Not necessarily. You can have a smart contract that's completely controlled by one address, such that you need manual interaction with an external system to interact with the smart contract. You can even avoid transparency by storing information elsewhere, via an oracle. Nothing ensures that somebody providing a financial service on Ethereum will provide anything that could be considered an API.

Other than that, for the same financial service, the same regulations will apply to both the Ethereum and traditional version. If it's legally possible to offer some kind of API on Ethereum and it does bring value, the same could be achieved outside of Ethereum. But IMHO the real reasons for the absence of such APIs are regulations and incentives, for which Ethereum doesn't help.

> IMHO the real reasons for the absence of such APIs are regulations and incentives

Sure, but smart contracts have totally different incentives and costs for creating interoperable services than e.g. mobile apps. I would say that Ethereum does help here.

> Sure, but smart contracts have totally different incentives and costs for creating interoperable services than e.g. mobile apps. I would say that Ethereum does help here.

Why would you say that? For what reasons?

To engage with your comment a bit more, regarding costs, it's very expensive to:

* write secure smart contracts (if possible at all)

* maintain a smart contract infrastructure (transaction fees)

There's no solution in sight for either of these.

It's very expensive to write secure smart contracts, true, but it's also surprisingly expensive to write secure systems using more traditional technologies too.

I'm not sure exactly what you mean by it being expensive to maintain a smart contract infrastructure, because if your application suits it, you can literally deploy your smart contract and forget it, and people can use it into the future without you ever having to pay server costs - i.e. for the person deploying the smart contract it can be much cheaper. To the extent that it would be reasonable to hope people would deploy public infrastructure as smart contracts, even if they wouldn't want to deploy public infrastructure as cloud services. If you're worried about overall costs like transaction fees, it's not at all true that there's no solution in sight for them. There are minority cryptocurrencies now with no transaction fees, and even if you are skeptical about their promises, the largest smart contract ecosystem around (ethereum) has a plausible roadmap for dramatically reducing transaction fees. You can checkout the first few that are deployed here https://l2fees.info/ but significant improvements in this area are still expected over the next few years on ethereum.

The point about the incentives is that if you are asked to create a mobile app for a bank to manage mortgages, it is possible but extremely unlikely that you will put the effort in to make this accessible via API to the users or the rest of the ecosystem who might want to create tools that create visualisations, aggregate data for the user, certify that someone in the real world is prepared to lend them significant amounts of data, etc.

If on the other hand you create a blockchain solution to manage mortgages, it is extremely unlikely that you wouldn't create a reasonable externally accessible API - it's the default way of writing blockchain applications.

Why has interoperability failed in the past?
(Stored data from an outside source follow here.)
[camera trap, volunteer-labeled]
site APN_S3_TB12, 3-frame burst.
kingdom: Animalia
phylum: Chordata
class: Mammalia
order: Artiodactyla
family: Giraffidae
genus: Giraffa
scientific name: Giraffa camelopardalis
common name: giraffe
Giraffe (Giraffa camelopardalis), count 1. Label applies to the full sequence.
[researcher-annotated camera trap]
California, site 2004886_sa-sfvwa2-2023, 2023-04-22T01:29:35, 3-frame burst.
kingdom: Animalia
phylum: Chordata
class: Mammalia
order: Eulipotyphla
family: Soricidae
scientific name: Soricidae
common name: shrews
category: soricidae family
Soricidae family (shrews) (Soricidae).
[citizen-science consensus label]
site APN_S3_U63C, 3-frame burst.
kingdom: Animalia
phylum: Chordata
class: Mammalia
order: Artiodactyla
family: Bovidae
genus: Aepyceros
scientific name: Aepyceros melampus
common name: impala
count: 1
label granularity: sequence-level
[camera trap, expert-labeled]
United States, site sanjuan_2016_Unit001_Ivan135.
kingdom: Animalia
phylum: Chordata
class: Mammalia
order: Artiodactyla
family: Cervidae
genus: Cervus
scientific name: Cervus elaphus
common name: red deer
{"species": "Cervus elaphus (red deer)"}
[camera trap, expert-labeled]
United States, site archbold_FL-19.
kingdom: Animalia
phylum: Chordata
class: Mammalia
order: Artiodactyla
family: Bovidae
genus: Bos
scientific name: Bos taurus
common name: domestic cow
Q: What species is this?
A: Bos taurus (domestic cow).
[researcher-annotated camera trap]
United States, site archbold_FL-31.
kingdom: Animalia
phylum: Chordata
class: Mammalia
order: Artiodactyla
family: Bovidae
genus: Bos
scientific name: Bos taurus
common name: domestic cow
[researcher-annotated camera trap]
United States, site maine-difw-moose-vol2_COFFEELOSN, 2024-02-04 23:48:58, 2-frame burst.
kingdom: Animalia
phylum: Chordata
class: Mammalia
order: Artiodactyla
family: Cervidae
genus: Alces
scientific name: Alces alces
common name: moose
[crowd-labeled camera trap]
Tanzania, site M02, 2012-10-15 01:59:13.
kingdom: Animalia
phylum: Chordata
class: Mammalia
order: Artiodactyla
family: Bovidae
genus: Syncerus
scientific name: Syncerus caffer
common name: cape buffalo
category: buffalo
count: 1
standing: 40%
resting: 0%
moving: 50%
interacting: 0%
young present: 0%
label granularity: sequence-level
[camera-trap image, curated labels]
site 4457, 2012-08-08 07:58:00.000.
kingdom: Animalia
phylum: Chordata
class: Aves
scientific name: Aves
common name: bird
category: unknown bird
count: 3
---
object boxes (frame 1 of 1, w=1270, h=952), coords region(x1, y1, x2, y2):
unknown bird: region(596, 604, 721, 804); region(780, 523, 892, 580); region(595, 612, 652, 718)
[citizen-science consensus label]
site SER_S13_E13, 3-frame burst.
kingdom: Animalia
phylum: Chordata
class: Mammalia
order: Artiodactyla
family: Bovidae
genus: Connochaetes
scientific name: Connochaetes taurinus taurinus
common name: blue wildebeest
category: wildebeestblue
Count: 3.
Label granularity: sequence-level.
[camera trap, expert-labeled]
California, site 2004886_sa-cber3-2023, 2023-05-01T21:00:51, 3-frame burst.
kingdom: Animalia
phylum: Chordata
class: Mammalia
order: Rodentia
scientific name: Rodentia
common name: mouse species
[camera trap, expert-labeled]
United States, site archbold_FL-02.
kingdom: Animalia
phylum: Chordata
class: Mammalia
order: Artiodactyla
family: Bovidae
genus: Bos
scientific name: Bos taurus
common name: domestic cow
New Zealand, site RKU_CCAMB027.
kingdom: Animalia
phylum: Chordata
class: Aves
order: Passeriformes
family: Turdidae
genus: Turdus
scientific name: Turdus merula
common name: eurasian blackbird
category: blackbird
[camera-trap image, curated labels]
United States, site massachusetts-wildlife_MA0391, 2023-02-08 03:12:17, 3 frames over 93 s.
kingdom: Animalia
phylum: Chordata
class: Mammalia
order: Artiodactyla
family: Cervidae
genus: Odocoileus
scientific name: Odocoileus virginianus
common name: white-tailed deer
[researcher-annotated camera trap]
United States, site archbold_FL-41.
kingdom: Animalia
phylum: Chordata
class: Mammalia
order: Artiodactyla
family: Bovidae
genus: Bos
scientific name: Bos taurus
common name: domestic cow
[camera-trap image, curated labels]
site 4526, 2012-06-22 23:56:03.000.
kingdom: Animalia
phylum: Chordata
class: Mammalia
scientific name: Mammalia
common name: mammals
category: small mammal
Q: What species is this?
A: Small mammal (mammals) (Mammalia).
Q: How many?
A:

Why don’t we have it today?
Because the money and the interest is not in interoperability. It's in chunking everything in small bits and selling every small bit repeatedly.
Why would we get it thanks to blockchains?
Because they’re open ledgers.

I think of blockchain like I do JavaScript / JSON.

Are the perfect? No. But there’s a lot of time and energy being put into them and sometimes that’s all you really need to get things going.

> Because they’re open ledgers.

As I explained in another comment in the same thread, it's a far cry from ensuring interoperability. The term "open ledger" is also misguiding since it's just an open ledger of whatever you want to put there, it doesn't necessarily reflect even a representative part of a whole system that would provide some kind of financial service.

As another commenter explained regarding video ownership, there's also no incentive to move any old and non-interoperable system there to begin with.